[<prev] [next>] [<thread-prev] [thread-next>] [day] [month] [year] [list]
Message-ID: <Zva4aORxE9ljlMNe@google.com>
Date: Fri, 27 Sep 2024 06:51:58 -0700
From: Sean Christopherson <seanjc@...gle.com>
To: Yan Zhao <yan.y.zhao@...el.com>
Cc: Isaku Yamahata <isaku.yamahata@...el.com>, kvm@...r.kernel.org, sagis@...gle.com,
chao.gao@...el.com, pbonzini@...hat.com, rick.p.edgecombe@...el.com,
linux-kernel@...r.kernel.org
Subject: Re: [PATCH] KVM: x86/tdp_mmu: Trigger the callback only when an
interesting change
On Thu, Sep 26, 2024, Yan Zhao wrote:
> On Thu, Sep 12, 2024 at 05:07:57PM -0700, Sean Christopherson wrote:
> > On Thu, Sep 12, 2024, Isaku Yamahata wrote:
> > > KVM MMU behavior
> > > ================
> > > The leaf SPTE state machine is coded in make_spte(). Consider AD bits and
> > > the present bits for simplicity. The two functionalities and AD bits
> > > support are related in this context. unsync (manipulate D bit and W bit,
> > > and handle write protect fault) and access tracking (manipulate A bit and
> > > present bit, and hand handle page fault). (We don't consider dirty page
> > > tracking for now as it's future work of TDX KVM.)
> > >
> > > * If AD bit is enabled:
> > > D bit state change for dirty page tracking
> > > On the first EPT violation without prefetch,
> > > - D bits are set.
> > > - Make SPTE writable as TDX supports only RXW (or if write fault).

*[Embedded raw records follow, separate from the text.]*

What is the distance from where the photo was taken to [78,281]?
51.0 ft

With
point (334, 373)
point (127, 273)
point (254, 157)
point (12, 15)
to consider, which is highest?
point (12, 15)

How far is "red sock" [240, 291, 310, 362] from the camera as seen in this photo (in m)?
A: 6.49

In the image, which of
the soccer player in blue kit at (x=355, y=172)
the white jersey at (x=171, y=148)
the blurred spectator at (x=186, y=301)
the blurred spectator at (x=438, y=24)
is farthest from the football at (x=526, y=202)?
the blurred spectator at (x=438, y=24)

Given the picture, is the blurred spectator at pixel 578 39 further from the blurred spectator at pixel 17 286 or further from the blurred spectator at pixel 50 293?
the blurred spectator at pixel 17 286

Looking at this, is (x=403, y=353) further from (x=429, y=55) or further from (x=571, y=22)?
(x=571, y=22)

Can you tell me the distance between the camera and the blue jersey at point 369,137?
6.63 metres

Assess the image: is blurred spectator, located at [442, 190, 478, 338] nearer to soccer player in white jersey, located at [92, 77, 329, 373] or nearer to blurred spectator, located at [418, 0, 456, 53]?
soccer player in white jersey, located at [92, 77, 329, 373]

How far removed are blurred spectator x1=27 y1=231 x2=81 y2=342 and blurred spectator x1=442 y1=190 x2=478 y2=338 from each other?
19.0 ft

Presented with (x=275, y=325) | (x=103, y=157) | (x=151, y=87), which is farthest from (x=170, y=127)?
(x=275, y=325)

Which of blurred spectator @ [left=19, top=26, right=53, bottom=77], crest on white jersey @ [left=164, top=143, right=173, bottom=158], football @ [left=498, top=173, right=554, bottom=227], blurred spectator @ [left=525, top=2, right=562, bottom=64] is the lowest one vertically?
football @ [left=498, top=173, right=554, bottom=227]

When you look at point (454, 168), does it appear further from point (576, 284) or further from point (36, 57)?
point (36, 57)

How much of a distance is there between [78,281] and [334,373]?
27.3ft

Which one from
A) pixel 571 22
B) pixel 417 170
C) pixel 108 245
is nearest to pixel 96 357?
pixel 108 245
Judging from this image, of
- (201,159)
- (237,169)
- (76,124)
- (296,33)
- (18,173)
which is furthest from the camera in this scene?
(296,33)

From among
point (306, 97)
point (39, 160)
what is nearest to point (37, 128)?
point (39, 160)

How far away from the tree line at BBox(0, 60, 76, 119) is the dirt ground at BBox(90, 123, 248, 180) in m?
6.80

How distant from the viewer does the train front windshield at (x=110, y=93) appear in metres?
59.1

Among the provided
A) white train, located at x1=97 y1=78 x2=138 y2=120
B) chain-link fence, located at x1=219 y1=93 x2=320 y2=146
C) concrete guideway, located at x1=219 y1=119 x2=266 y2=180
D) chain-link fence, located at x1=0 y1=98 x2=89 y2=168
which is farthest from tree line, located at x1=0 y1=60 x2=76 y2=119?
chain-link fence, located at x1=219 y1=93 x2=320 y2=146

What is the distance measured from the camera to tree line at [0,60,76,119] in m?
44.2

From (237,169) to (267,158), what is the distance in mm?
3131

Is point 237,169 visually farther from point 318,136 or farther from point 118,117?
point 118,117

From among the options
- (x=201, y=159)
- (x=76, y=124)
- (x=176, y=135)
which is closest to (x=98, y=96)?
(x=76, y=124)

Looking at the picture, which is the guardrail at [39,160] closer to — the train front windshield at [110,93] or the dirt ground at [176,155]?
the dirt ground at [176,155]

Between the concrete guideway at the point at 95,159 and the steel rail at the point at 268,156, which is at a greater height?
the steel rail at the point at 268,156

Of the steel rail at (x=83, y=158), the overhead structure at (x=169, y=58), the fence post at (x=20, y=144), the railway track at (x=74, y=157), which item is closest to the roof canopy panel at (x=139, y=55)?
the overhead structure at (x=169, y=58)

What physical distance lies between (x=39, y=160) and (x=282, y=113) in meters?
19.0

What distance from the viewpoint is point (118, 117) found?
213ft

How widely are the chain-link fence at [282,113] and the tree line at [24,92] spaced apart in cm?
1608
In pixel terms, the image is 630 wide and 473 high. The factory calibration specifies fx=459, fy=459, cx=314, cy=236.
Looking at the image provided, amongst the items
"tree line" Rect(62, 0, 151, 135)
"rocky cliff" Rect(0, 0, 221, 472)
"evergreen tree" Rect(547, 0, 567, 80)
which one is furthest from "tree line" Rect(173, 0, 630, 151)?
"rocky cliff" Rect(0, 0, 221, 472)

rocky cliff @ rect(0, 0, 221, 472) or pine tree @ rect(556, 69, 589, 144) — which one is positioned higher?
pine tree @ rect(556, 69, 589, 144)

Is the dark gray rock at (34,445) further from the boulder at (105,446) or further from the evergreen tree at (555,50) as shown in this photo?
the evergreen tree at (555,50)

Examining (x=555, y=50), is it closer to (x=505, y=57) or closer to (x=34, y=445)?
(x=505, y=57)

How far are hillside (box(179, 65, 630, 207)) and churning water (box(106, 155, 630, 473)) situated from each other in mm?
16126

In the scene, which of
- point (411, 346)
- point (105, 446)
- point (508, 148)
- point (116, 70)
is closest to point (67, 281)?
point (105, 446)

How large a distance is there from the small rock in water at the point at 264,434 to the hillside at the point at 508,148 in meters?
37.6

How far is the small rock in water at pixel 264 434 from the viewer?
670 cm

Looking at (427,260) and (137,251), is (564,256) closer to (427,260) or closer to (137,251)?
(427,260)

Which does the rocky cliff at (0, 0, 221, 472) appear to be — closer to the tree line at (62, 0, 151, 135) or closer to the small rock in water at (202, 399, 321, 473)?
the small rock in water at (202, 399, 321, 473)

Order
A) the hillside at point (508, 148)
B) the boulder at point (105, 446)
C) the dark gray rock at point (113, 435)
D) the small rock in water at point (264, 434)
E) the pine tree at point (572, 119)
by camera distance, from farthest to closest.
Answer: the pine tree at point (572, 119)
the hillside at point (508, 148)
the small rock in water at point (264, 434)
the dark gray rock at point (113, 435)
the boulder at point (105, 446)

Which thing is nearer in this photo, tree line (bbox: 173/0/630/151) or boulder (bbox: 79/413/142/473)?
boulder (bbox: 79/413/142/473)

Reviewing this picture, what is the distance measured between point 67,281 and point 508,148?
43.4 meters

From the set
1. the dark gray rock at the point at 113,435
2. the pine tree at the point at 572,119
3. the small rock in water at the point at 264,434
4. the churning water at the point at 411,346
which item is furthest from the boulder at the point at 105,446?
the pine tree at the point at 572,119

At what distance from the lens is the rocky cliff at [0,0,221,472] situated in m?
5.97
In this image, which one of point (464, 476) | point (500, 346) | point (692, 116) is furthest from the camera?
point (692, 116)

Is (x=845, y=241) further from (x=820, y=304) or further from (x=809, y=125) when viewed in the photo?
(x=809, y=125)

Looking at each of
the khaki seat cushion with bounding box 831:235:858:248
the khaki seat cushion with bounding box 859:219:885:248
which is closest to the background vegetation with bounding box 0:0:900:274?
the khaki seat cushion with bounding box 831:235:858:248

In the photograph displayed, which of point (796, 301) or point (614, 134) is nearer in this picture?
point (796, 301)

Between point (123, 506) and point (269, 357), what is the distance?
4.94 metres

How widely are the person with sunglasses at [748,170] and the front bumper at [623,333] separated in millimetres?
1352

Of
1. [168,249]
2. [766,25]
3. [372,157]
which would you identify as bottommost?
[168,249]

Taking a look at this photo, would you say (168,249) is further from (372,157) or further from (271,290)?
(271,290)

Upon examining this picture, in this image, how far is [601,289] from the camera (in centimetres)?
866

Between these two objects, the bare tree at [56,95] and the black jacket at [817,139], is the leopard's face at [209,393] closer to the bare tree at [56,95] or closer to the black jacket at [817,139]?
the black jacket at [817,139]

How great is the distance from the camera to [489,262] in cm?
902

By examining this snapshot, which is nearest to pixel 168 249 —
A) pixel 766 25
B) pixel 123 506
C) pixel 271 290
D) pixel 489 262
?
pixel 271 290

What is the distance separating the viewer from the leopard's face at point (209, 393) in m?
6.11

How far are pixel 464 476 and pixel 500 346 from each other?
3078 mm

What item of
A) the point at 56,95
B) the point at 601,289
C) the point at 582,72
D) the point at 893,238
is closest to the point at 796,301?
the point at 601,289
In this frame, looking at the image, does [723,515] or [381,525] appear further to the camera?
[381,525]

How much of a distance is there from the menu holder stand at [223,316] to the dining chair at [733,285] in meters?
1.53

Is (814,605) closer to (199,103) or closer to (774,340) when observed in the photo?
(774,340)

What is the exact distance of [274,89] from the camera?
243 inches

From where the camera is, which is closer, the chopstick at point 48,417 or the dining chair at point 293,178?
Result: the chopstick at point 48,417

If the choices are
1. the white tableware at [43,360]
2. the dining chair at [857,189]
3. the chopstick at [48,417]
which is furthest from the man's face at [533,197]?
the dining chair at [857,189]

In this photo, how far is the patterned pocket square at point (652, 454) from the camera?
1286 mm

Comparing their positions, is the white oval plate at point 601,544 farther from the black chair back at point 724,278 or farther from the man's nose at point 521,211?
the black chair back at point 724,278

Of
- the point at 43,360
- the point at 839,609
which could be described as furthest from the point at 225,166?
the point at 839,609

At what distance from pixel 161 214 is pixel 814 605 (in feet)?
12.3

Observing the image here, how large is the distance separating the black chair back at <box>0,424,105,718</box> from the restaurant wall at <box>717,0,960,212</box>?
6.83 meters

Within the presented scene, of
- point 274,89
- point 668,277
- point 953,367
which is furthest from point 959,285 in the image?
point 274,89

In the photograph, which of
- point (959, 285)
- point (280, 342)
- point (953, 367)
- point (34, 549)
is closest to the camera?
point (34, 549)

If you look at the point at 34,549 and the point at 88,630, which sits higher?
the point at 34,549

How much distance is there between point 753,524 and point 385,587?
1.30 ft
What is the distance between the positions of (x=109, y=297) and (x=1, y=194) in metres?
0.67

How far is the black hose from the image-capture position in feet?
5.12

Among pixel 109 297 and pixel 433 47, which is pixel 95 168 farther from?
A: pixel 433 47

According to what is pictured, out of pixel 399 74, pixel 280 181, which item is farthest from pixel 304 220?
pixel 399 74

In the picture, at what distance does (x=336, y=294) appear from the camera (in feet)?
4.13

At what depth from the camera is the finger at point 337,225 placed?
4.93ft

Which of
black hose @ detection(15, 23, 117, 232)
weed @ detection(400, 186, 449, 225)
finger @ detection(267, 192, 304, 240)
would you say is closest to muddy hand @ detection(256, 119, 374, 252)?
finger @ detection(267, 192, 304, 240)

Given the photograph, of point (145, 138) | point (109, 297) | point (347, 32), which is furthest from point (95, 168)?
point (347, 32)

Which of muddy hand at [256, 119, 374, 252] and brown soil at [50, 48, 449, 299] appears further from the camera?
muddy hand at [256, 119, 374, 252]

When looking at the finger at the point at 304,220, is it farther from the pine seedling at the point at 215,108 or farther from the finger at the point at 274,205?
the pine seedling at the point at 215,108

> > > (TDX KVM doesn't support write protection at this state. It's future work.)
> > >
> > > On the second EPT violation.
> > > - clear D bits if write fault.
> >
> > Heh, I was literally just writing changelogs for patches to address this (I told
> > Sagi I would do it "this week"; that was four weeks ago).
> >
> > This is a bug in make_spte(). Replacing a W=1,D=1 SPTE with a W=1,D=0 SPTE is
> > nonsensical. And I'm pretty sure it's an outright but for the TDP MMU (see below).
> >
> > Right now, the fixes for make_spte() are sitting toward the end of the massive
> > kvm_follow_pfn() rework (80+ patches and counting), but despite the size, I am
> > fairly confident that series can land in 6.13 (lots and lots of small patches).
> >
> > ---
> > Author: Sean Christopherson <seanjc@...gle.com>
> > AuthorDate: Thu Sep 12 16:23:21 2024 -0700
> > Commit: Sean Christopherson <seanjc@...gle.com>
> > CommitDate: Thu Sep 12 16:35:06 2024 -0700
> >
> > KVM: x86/mmu: Flush TLBs if resolving a TDP MMU fault clears W or D bits
> >
> > Do a remote TLB flush if installing a leaf SPTE overwrites an existing
> > leaf SPTE (with the same target pfn) and clears the Writable bit or the
> > Dirty bit. KVM isn't _supposed_ to clear Writable or Dirty bits in such
> > a scenario, but make_spte() has a flaw where it will fail to set the Dirty
> > if the existing SPTE is writable.
> >
> > E.g. if two vCPUs race to handle faults, the KVM will install a W=1,D=1
> > SPTE for the first vCPU, and then overwrite it with a W=1,D=0 SPTE for the
> > second vCPU. If the first vCPU (or another vCPU) accesses memory using
> > the W=1,D=1 SPTE, i.e. creates a writable, dirty TLB entry, and that is
> > the only SPTE that is dirty at the time of the next relevant clearing of
> > the dirty logs, then clear_dirty_gfn_range() will not modify any SPTEs
> > because it sees the D=0 SPTE, and thus will complete the clearing of the
> > dirty logs without performing a TLB flush.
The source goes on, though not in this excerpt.